Other professors enjoy the simple pleasure of gathering guests around a table for a meal. Dr. Thomas Wayment, a professor of comparative arts and letters, said he and his wife have been known to host backyard parties, complete with pizzas baked in their stone oven. The oven, he said, is designed after the ones unearthed in Pompeii.
Wayment said his pizza, detailed in the cookbook, was inspired by Roman tradition. He said he included traditional ingredients like toasted nuts and olive oil which nod to Roman culture, without necessarily recreating any particular ancient dish.
He described the dish in detail: “the buttery-ness of the brie, the carmelized onions have a kind of sweetness, and then the almonds give it a roasted flavor — it’s a pretty cool pizza.” Wayment said guests often rank this pizza in the top three — that is, if it is not their very favorite, he said.
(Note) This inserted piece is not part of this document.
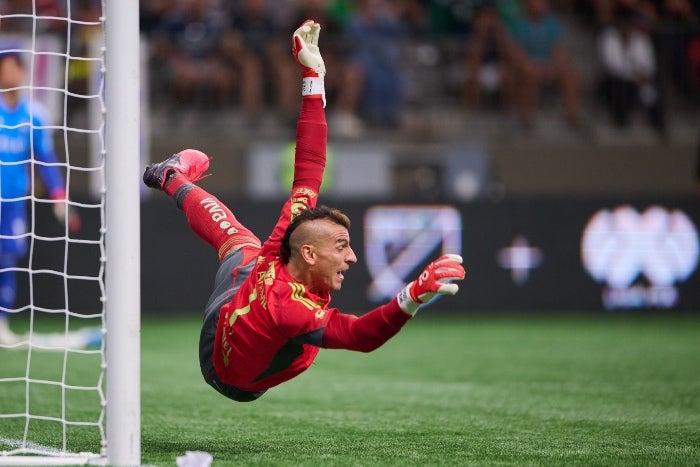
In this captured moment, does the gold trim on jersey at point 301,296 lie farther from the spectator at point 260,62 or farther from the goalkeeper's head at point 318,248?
the spectator at point 260,62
Dr. Richard McBride, chair of the Asian and Near East languages department, uses food to gather people too, particularly his family. His recipe for Korean bibimbap comes from his late wife, who passed away in 2018 from pancreatic cancer. He said they would often make the dish for dinner guests.
He said he and his sons will go out to eat on special occasions, like his wife’s birthday. “When my boys want to remember their mom, it’s comfort food. It tastes like home,” McBride said.
Perkey, the leader of the project, said “What food does is it draws people together. It creates a sense of community just by the fact that you’re there bonding over food.”
The online recipe book has a submission post at the end. Perkey said he hopes to add the stories and recipes of BYU Humanities alumni to the cookbook as they are submitted. The cookbook can be found in the Joseph Fielding Smith Building on campus, attached to this semester’s Humanities magazine issue. It is also available for free on the Humanities website.